WORK TO COMPLETE: Please restate the data below word for word, omitting all images.

SOURCE DATA:
Content starts

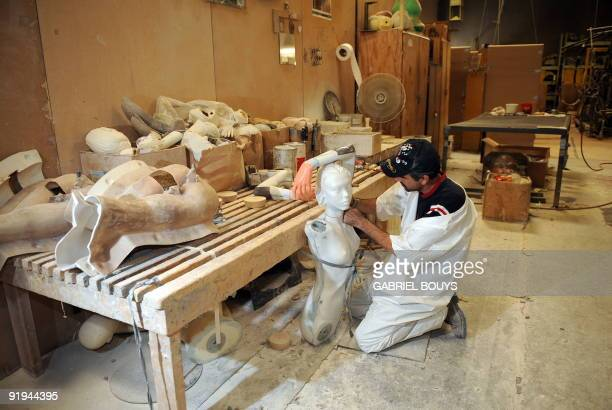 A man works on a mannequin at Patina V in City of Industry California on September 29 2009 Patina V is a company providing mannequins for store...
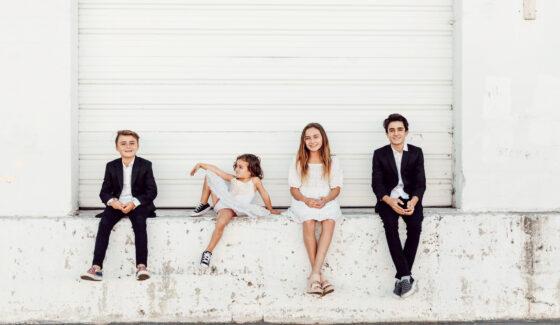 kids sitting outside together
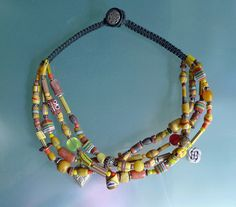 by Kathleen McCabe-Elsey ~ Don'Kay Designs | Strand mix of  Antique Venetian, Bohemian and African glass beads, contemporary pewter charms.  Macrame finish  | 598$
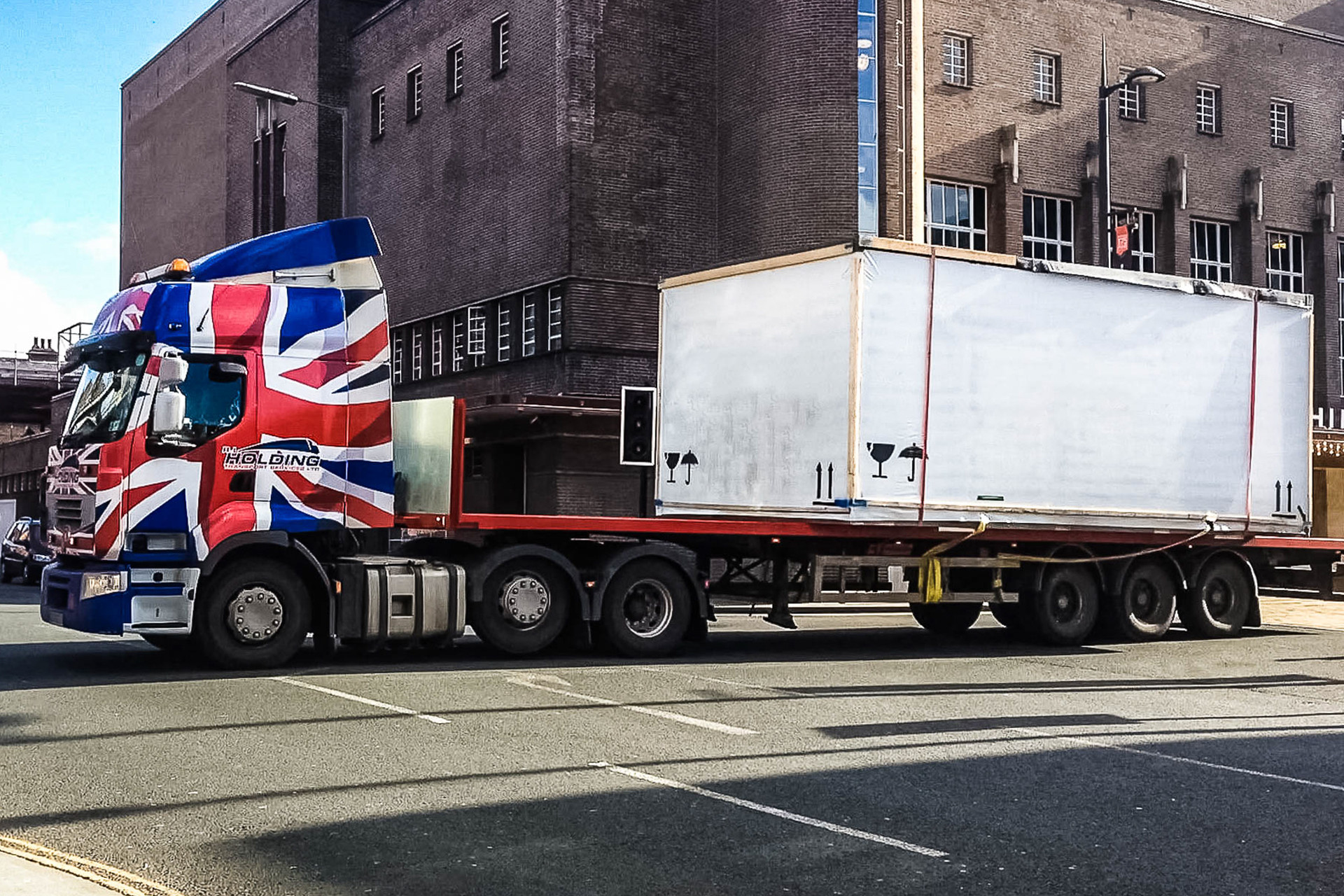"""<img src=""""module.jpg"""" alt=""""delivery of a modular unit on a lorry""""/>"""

Content ends

EXPECTED OUTPUT:
 A man works on a mannequin at Patina V in City of Industry California on September 29 2009 Patina V is a company providing mannequins for store...
 kids sitting outside together
 by Kathleen McCabe-Elsey ~ Don'Kay Designs | Strand mix of  Antique Venetian, Bohemian and African glass beads, contemporary pewter charms.  Macrame finish  | 598$
"""<img src=""""module.jpg"""" alt=""""delivery of a modular unit on a lorry""""/>"""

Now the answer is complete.